Color and texture are highly tunable based on the grain source: stouts, like Guinness, offer rich black colors due to dark tannins, while lighter brews like lagers yield caramel tones. With this natural color occurrence replacing the need for the leather tanning process, fewer chemicals mean a smaller footprint and a more transparent path to sustainability.
Biomaterials meet the body
While Arda demonstrates what’s possible at the industrial scale, Colombian designer Neyla Coronel is showing how biomaterials can transform design at the most intimate level. As part of her postgraduate work at Fabricademy, Coronel developed a custom-fit bra using Balena.Filaflex — a compostable, bio-based 3D printing filament created by Balena in partnership with Recreus.

“Working with Balena.Filaflex was a breakthrough,” she says. “Its flexibility is essential for something worn so close to the body. But beyond that, it’s biobased, compostable, and recyclable. It made the piece not just wearable — but meaningful.”
The project flipped the fashion paradigm. Instead of women adapting to mass-market sizing, Coronel designed a system that adapts to women by leveraging parametric modeling, 3D scanning, and auxetic geometry to create bras that move, stretch, and evolve with the wearer. Her design allows for user interaction, letting future wearers co-create details like strap length and pattern density. Balena.Filaflex also embodies the brand’s larger ambition: fashion that’s not only compostable, but built to biodegrade without shedding microplastics — a rare trait in wearable tech.
Waste as ornament, luxury as local craft
While some biomaterials push technological boundaries, others reimagine craft using local, often overlooked resources. In Beirut, accessories label Sarah’s Bag has partnered with coffee giant Nespresso to produce a regional first: limited-edition clutches made from aluminum coffee capsules — collected, cleaned, and flattened by the Lebanese nonprofit Arc en Ciel, then embroidered into 3D floral motifs by women artisans.
“This collaboration with Nespresso is a perfect reflection of our values: creativity, sustainability, and care,” Sarah’s Bags founder Sarah Beydoun said in a statement. “It was our way of giving waste a second life — transforming used coffee capsules into something beautiful and meaningful.”

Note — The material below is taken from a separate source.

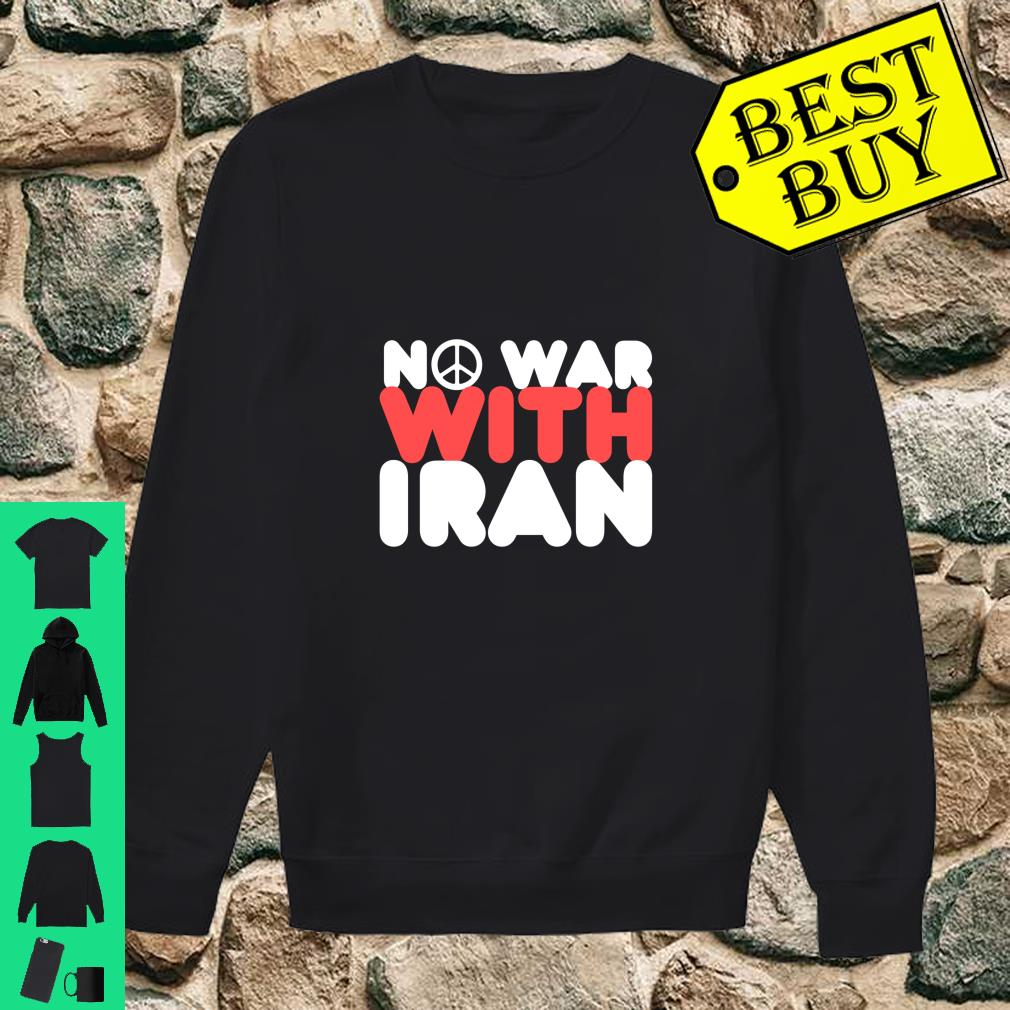 No War With Iran Peace in the Middle East Shirt sweater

Each bag takes over fifteen hours to complete. It’s not just a statement of reuse but of labor value — employing women at risk through a social enterprise model that’s core to the brand’s DNA. Paired with straw bodies and brass hardware, the clutches evoke both the source material’s origin and its reinvention.

Unlike mass-market upcycling, Sarah’s Bag relies on hyper-local systems that emphasize transparency, equity, and artisanry. It’s a quieter form of biomaterial innovation—rooted less in scalability than in deep social and ecological connection.

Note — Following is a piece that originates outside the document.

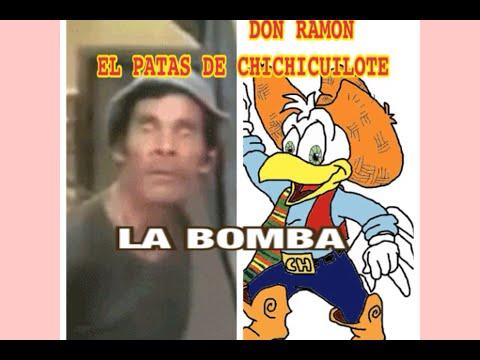 LA  BOMBA, EL CHICHICUILOTE (CON DON RAMON, EL PATAS DE CHICHICUILOTE)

Circular inputs, scalable futures
The Material Innovation Initiative estimates the next-gen materials market will reach $2.2 billion by 2026. But those numbers only tell part of the story; momentum lies in the interplay between labs and looms, startups and social enterprises, engineered proteins and traditional embroidery.
This is not about replacing one material with another. It’s about replacing an entire logic: waste as failure versus waste as possibility. From intimate wear that moves with your body to handbags that carry the past lives of your morning espresso, biomaterials are not just changing what fashion is made of—they’re changing who fashion is made for.
According to the Material Innovation Initiative, next-gen materials that mimic animal-based fabrics without the environmental toll attracted more than $500 million in investment between 2022 and 2023 alone. A report by the same group forecasts the alternative materials market to surpass $2 billion by 2026. And it’s not just about replacing animal-based materials; it’s about inventing entirely new categories from industrial and agricultural waste, all while embedding circularity, local production, and social impact into the DNA of design.